━━━━━ Source data ━━━━━
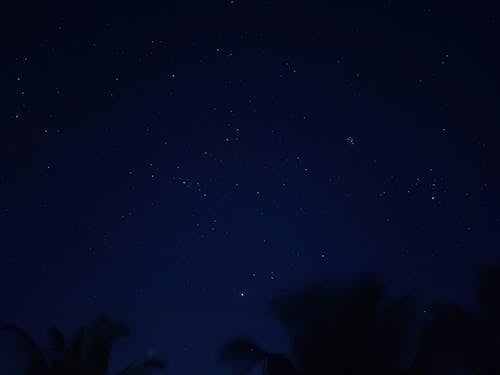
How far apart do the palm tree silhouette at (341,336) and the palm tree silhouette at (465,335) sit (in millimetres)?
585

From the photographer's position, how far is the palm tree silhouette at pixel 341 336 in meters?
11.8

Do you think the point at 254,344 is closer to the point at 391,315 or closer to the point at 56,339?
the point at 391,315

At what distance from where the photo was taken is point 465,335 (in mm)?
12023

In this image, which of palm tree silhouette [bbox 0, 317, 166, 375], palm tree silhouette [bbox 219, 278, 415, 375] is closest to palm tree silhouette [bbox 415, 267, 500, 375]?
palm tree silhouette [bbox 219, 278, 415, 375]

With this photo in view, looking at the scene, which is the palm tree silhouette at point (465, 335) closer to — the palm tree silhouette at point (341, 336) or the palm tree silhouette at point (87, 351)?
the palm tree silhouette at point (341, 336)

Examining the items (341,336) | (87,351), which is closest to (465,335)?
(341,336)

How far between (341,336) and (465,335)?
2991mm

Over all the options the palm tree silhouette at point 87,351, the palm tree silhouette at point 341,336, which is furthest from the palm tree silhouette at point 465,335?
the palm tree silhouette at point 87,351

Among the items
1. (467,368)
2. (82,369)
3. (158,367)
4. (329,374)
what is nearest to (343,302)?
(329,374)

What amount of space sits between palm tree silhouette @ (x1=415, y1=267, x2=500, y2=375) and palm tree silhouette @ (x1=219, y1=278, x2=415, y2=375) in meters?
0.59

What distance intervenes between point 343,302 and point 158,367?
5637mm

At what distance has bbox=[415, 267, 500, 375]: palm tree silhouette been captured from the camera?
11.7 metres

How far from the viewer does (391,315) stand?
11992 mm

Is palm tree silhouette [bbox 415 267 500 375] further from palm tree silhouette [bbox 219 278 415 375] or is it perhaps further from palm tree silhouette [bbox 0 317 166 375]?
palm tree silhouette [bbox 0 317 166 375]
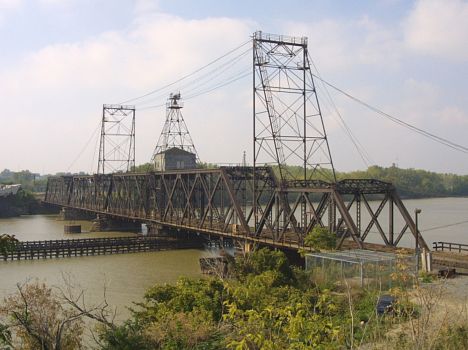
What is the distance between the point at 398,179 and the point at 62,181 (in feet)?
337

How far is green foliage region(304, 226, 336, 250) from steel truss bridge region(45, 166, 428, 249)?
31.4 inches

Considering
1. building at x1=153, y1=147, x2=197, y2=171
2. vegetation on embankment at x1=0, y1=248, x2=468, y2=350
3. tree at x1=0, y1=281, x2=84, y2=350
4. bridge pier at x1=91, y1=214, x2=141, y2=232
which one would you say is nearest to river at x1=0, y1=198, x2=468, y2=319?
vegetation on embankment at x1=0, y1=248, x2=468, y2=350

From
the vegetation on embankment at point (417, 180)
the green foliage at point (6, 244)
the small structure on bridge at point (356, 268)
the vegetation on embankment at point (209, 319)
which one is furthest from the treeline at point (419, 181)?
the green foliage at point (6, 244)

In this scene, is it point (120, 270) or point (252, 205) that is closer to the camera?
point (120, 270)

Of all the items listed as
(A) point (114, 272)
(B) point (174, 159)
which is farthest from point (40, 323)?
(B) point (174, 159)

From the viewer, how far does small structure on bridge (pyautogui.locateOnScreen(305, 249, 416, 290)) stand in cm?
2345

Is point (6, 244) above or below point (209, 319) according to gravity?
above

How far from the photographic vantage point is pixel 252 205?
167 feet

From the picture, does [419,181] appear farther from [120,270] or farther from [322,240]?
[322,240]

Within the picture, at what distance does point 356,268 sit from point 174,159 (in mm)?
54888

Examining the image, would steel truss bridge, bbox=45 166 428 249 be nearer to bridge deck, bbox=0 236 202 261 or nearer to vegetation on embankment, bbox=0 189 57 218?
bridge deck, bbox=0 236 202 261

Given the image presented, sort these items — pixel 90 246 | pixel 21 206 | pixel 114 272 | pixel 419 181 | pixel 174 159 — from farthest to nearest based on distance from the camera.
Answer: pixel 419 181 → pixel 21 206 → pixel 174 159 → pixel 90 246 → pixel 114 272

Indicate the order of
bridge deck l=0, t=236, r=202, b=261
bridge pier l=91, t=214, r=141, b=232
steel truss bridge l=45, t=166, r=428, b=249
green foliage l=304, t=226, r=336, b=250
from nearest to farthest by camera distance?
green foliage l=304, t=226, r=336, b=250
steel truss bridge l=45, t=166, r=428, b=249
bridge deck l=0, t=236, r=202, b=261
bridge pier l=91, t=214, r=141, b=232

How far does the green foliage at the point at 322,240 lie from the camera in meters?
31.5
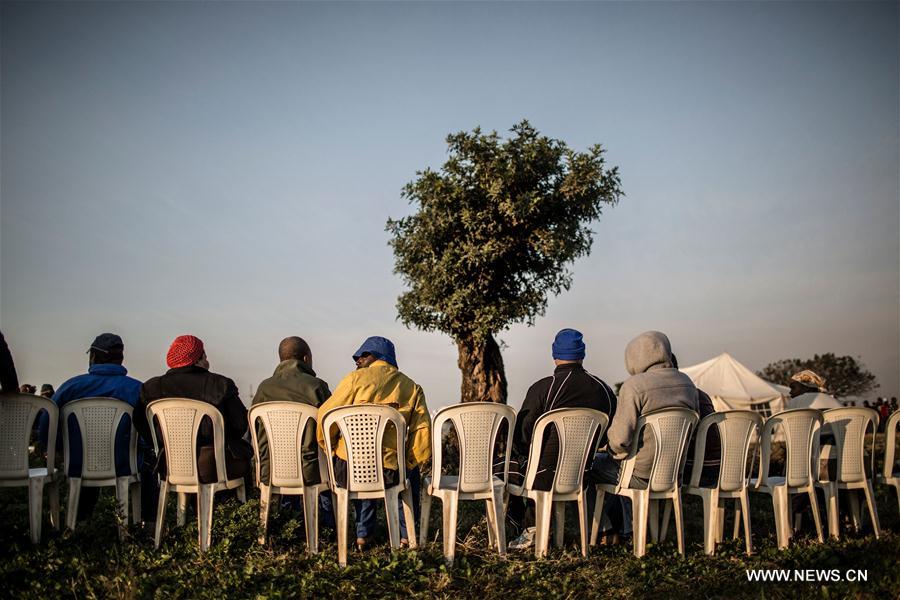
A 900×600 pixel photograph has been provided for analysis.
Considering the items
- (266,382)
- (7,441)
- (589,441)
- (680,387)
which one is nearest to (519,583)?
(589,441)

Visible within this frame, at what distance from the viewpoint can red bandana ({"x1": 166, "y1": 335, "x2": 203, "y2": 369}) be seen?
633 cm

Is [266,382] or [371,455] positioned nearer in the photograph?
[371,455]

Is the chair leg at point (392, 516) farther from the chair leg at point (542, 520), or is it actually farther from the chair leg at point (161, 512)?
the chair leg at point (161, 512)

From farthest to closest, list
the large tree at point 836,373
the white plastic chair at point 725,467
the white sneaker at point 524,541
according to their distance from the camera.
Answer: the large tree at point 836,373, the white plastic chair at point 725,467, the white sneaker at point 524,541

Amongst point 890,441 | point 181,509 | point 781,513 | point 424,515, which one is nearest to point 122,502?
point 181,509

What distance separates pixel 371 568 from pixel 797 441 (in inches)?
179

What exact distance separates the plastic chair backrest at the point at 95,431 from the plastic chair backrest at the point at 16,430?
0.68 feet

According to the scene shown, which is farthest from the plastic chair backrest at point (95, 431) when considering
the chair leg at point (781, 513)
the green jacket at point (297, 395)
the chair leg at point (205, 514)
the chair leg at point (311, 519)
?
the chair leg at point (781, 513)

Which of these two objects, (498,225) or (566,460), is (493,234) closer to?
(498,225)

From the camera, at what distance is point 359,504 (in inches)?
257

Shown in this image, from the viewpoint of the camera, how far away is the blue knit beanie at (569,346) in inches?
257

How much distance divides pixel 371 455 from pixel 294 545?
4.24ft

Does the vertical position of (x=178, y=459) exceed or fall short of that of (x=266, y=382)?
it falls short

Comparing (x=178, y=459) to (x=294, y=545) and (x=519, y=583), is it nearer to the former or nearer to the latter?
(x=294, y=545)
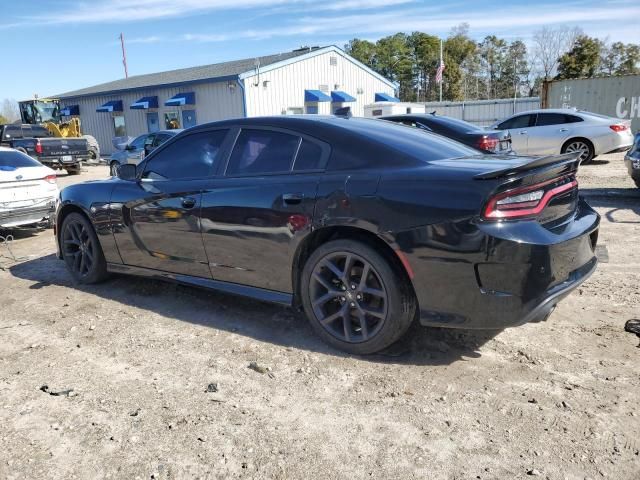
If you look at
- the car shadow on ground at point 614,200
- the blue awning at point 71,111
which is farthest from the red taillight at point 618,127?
━━━━━
Write out every line of the records above word for word, but leave the pictures out.

How far apart do the palm tree silhouette at (341,336) and the palm tree silhouette at (465,335) sit (in millimetres)?
585

From the photographer's position, how far is the palm tree silhouette at pixel 341 336 in meters?
11.8

Do you think the point at 254,344 is closer to the point at 391,315 or closer to the point at 56,339?
the point at 391,315

At what distance from where the photo was taken is point 465,335 (in mm)?
12023

In this image, which of palm tree silhouette [bbox 0, 317, 166, 375], palm tree silhouette [bbox 219, 278, 415, 375] is closest to palm tree silhouette [bbox 415, 267, 500, 375]?
palm tree silhouette [bbox 219, 278, 415, 375]

With this photo in view, looking at the scene, which is the palm tree silhouette at point (465, 335) closer to — the palm tree silhouette at point (341, 336) or the palm tree silhouette at point (87, 351)?
the palm tree silhouette at point (341, 336)

Examining the items (341,336) | (87,351), which is closest to (465,335)?
(341,336)

How far between (341,336) and (465,335)?
2991mm

Over all the options the palm tree silhouette at point 87,351, the palm tree silhouette at point 341,336, which is furthest from the palm tree silhouette at point 465,335?
the palm tree silhouette at point 87,351

Among the items
1. (467,368)
2. (82,369)
3. (158,367)
4. (329,374)
what is nearest to (343,302)?
(329,374)

What amount of space sits between palm tree silhouette @ (x1=415, y1=267, x2=500, y2=375) and palm tree silhouette @ (x1=219, y1=278, x2=415, y2=375) in meters?
0.59

What distance intervenes between point 343,302 and point 158,367?
5637mm

At what distance has bbox=[415, 267, 500, 375]: palm tree silhouette been captured from the camera?
11.7 metres

How far from the viewer does (391,315) stand?
11992 mm

Is palm tree silhouette [bbox 415 267 500 375] further from palm tree silhouette [bbox 219 278 415 375] or is it perhaps further from palm tree silhouette [bbox 0 317 166 375]?
palm tree silhouette [bbox 0 317 166 375]
What is the distance between the point at 398,179 and the point at 62,181 (in feet)?
337

How far is green foliage region(304, 226, 336, 250) from steel truss bridge region(45, 166, 428, 249)?
31.4 inches

Considering
1. building at x1=153, y1=147, x2=197, y2=171
2. vegetation on embankment at x1=0, y1=248, x2=468, y2=350
3. tree at x1=0, y1=281, x2=84, y2=350
4. bridge pier at x1=91, y1=214, x2=141, y2=232
which one would you say is nearest to river at x1=0, y1=198, x2=468, y2=319?
vegetation on embankment at x1=0, y1=248, x2=468, y2=350

From
the vegetation on embankment at point (417, 180)
the green foliage at point (6, 244)
the small structure on bridge at point (356, 268)
the vegetation on embankment at point (209, 319)
which one is furthest from the treeline at point (419, 181)?
the green foliage at point (6, 244)

In this scene, is it point (120, 270) or point (252, 205) that is closer to the camera?
point (120, 270)

Of all the items listed as
(A) point (114, 272)
(B) point (174, 159)
which is farthest from point (40, 323)?
(B) point (174, 159)

From the viewer, how far does small structure on bridge (pyautogui.locateOnScreen(305, 249, 416, 290)) stand in cm?
2345

Is point (6, 244) above or below point (209, 319) according to gravity?
above

How far from the photographic vantage point is pixel 252 205?
167 feet

From the picture, does [419,181] appear farther from [120,270] or farther from [322,240]?
[322,240]

Within the picture, at what distance does point 356,268 sit from point 174,159 (in mm)?
54888

Examining the image, would steel truss bridge, bbox=45 166 428 249 be nearer to bridge deck, bbox=0 236 202 261 or nearer to vegetation on embankment, bbox=0 189 57 218?
bridge deck, bbox=0 236 202 261

Given the image presented, sort these items — pixel 90 246 | pixel 21 206 | pixel 114 272 | pixel 419 181 | pixel 174 159 — from farthest to nearest based on distance from the camera.
Answer: pixel 419 181 → pixel 21 206 → pixel 174 159 → pixel 90 246 → pixel 114 272

Indicate the order of
bridge deck l=0, t=236, r=202, b=261
bridge pier l=91, t=214, r=141, b=232
steel truss bridge l=45, t=166, r=428, b=249
green foliage l=304, t=226, r=336, b=250
from nearest to farthest by camera distance?
green foliage l=304, t=226, r=336, b=250
steel truss bridge l=45, t=166, r=428, b=249
bridge deck l=0, t=236, r=202, b=261
bridge pier l=91, t=214, r=141, b=232

How far does the green foliage at the point at 322,240 lie from the camera in meters?
31.5
A 900×600 pixel photograph has been provided for analysis.
Considering the items
- (266,382)
- (7,441)
- (589,441)
- (680,387)
which one is nearest to (519,583)?
(589,441)

Visible within this frame, at what distance from the viewpoint can red bandana ({"x1": 166, "y1": 335, "x2": 203, "y2": 369}) be seen?
633 cm

Is [266,382] or [371,455] positioned nearer in the photograph?
[371,455]

Is the chair leg at point (392, 516) farther from the chair leg at point (542, 520), or is it actually farther from the chair leg at point (161, 512)?
the chair leg at point (161, 512)

From farthest to closest, list
the large tree at point 836,373
the white plastic chair at point 725,467
the white sneaker at point 524,541
according to their distance from the camera.
Answer: the large tree at point 836,373, the white plastic chair at point 725,467, the white sneaker at point 524,541

Amongst point 890,441 | point 181,509 | point 781,513 | point 424,515, which one is nearest to point 122,502?
point 181,509

What distance separates pixel 371 568 from pixel 797 441 (in inches)?
179

What exact distance separates the plastic chair backrest at the point at 95,431 from the plastic chair backrest at the point at 16,430?
0.68 feet

According to the scene shown, which is farthest from the plastic chair backrest at point (95, 431) when considering
the chair leg at point (781, 513)
the green jacket at point (297, 395)
the chair leg at point (205, 514)
the chair leg at point (311, 519)
?
the chair leg at point (781, 513)

Which of these two objects, (498,225) or (566,460), is (493,234) closer to?
(498,225)

From the camera, at what distance is point 359,504 (in inches)?
257

Shown in this image, from the viewpoint of the camera, how far away is the blue knit beanie at (569,346) in inches?
257

How much distance divides pixel 371 455 from pixel 294 545?
4.24ft

Does the vertical position of (x=178, y=459) exceed or fall short of that of (x=266, y=382)?
it falls short

Comparing (x=178, y=459) to (x=294, y=545) and (x=519, y=583), is it nearer to the former or nearer to the latter?
(x=294, y=545)
If you look at
- the car shadow on ground at point 614,200
- the blue awning at point 71,111
which is farthest from the red taillight at point 618,127?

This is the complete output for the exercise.